**Your task**
List every line of the listing below that contains the string "scene", copying each such line in full.

[Some records]
───

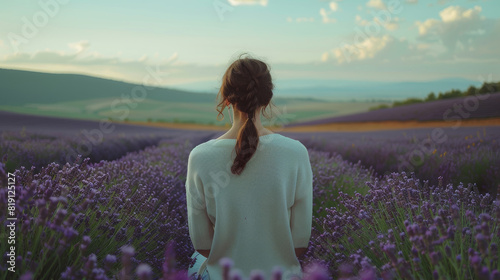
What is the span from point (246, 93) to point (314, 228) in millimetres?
1559

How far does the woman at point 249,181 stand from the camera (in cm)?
209

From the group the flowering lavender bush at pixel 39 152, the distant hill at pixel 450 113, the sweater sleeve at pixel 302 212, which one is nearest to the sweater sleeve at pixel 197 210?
the sweater sleeve at pixel 302 212

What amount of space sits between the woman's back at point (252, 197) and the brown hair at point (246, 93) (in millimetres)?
76

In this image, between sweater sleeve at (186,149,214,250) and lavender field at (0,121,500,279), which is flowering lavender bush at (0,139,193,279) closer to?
lavender field at (0,121,500,279)

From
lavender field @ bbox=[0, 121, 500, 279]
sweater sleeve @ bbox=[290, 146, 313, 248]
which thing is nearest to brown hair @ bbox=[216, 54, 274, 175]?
sweater sleeve @ bbox=[290, 146, 313, 248]

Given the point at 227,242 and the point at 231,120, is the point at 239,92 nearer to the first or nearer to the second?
the point at 231,120

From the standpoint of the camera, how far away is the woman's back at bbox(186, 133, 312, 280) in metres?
2.15

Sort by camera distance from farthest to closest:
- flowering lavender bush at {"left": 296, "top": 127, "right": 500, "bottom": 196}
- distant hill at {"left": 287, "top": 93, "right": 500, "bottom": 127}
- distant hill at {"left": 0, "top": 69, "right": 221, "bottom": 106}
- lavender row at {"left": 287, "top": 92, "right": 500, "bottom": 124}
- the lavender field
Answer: distant hill at {"left": 0, "top": 69, "right": 221, "bottom": 106}, lavender row at {"left": 287, "top": 92, "right": 500, "bottom": 124}, distant hill at {"left": 287, "top": 93, "right": 500, "bottom": 127}, flowering lavender bush at {"left": 296, "top": 127, "right": 500, "bottom": 196}, the lavender field

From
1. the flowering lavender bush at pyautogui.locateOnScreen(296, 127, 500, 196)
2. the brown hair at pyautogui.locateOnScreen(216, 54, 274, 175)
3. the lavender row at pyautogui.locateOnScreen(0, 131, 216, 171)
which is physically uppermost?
the brown hair at pyautogui.locateOnScreen(216, 54, 274, 175)

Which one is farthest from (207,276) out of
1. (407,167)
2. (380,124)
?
(380,124)

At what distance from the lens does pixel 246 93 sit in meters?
2.09

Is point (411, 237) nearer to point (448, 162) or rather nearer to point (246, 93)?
point (246, 93)

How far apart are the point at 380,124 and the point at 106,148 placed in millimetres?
17121

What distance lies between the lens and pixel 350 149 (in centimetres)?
750
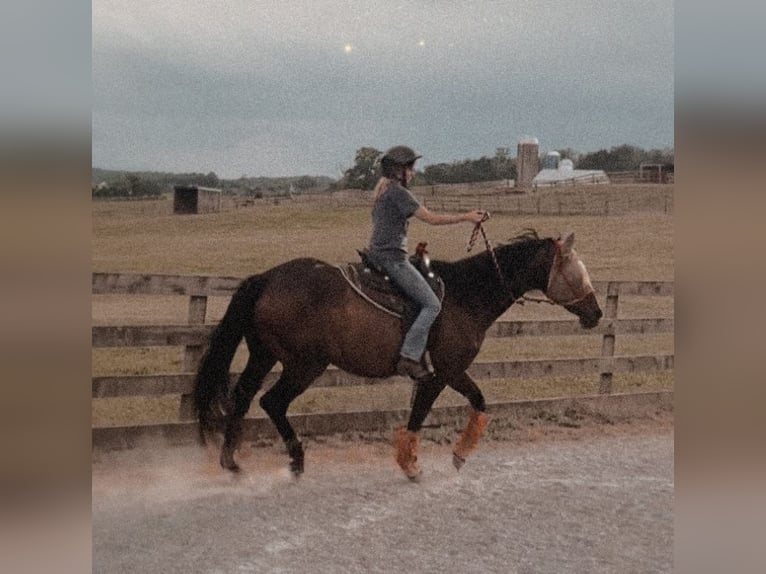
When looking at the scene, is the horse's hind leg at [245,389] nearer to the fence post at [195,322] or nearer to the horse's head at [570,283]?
the fence post at [195,322]

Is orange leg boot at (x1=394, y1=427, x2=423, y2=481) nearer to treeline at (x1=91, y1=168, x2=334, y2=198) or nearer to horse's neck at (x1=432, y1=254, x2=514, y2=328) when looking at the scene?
horse's neck at (x1=432, y1=254, x2=514, y2=328)

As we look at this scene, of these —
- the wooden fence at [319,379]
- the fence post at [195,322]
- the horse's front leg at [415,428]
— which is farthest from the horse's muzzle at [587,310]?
the fence post at [195,322]

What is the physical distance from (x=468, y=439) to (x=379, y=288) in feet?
3.05

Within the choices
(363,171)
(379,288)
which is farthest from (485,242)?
(363,171)

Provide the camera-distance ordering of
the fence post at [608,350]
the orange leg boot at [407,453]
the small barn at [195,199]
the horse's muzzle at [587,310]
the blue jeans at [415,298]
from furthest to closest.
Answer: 1. the fence post at [608,350]
2. the horse's muzzle at [587,310]
3. the orange leg boot at [407,453]
4. the blue jeans at [415,298]
5. the small barn at [195,199]

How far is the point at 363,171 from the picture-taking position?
432 centimetres

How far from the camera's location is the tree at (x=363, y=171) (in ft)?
14.1

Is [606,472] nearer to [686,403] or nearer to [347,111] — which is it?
[686,403]

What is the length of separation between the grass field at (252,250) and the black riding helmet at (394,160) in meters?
0.22

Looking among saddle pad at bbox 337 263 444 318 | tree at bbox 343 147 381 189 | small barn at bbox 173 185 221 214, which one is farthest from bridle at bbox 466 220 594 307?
small barn at bbox 173 185 221 214

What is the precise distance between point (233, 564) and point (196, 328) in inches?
43.9

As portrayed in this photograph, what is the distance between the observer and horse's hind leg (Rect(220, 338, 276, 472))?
13.9ft

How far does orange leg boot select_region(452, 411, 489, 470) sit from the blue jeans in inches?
19.2

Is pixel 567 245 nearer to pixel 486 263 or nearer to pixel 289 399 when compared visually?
pixel 486 263
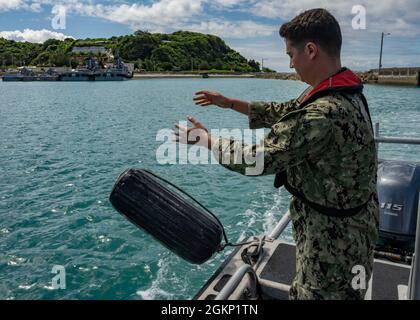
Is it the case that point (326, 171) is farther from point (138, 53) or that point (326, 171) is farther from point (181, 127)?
point (138, 53)

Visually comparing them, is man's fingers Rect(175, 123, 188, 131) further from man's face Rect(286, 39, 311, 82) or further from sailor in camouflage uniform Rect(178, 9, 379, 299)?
man's face Rect(286, 39, 311, 82)

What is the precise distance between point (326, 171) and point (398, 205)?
2927 mm

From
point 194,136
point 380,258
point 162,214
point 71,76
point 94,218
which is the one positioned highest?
point 71,76

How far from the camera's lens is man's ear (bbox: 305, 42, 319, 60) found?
6.49 ft

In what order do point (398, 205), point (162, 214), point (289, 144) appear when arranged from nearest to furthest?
point (289, 144) < point (162, 214) < point (398, 205)

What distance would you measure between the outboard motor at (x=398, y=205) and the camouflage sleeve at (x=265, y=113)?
92.5 inches

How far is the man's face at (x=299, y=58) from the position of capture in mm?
2037

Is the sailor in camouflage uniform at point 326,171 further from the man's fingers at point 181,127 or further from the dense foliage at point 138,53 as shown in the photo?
the dense foliage at point 138,53

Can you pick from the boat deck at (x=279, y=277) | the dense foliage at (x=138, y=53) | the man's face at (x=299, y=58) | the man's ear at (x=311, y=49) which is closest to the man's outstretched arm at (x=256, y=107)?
the man's face at (x=299, y=58)

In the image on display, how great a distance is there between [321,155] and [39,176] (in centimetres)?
1164

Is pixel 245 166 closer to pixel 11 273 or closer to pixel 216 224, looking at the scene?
pixel 216 224

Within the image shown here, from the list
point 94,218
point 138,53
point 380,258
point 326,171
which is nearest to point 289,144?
point 326,171

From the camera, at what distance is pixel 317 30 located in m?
1.95

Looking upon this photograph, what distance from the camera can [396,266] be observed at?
12.1 feet
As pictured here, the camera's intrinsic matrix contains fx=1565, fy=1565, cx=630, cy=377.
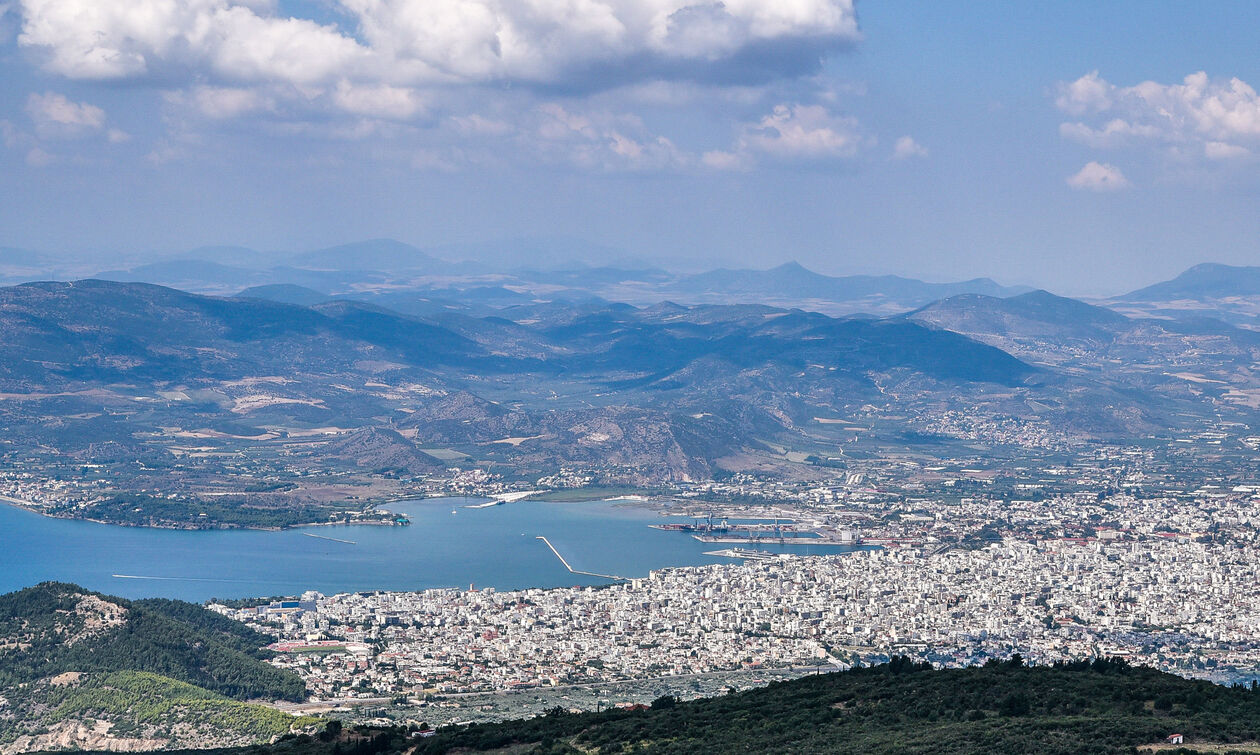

───

**Solution**
When looking at the scene, is the horse's hind leg at [245,389] nearer to the fence post at [195,322] or nearer to the horse's head at [570,283]?
Is orange leg boot at (x1=394, y1=427, x2=423, y2=481) nearer to treeline at (x1=91, y1=168, x2=334, y2=198) or nearer to horse's neck at (x1=432, y1=254, x2=514, y2=328) when looking at the scene?
As we look at this scene, of these —
Is pixel 245 166 closer to pixel 11 273 or closer to pixel 216 224, looking at the scene?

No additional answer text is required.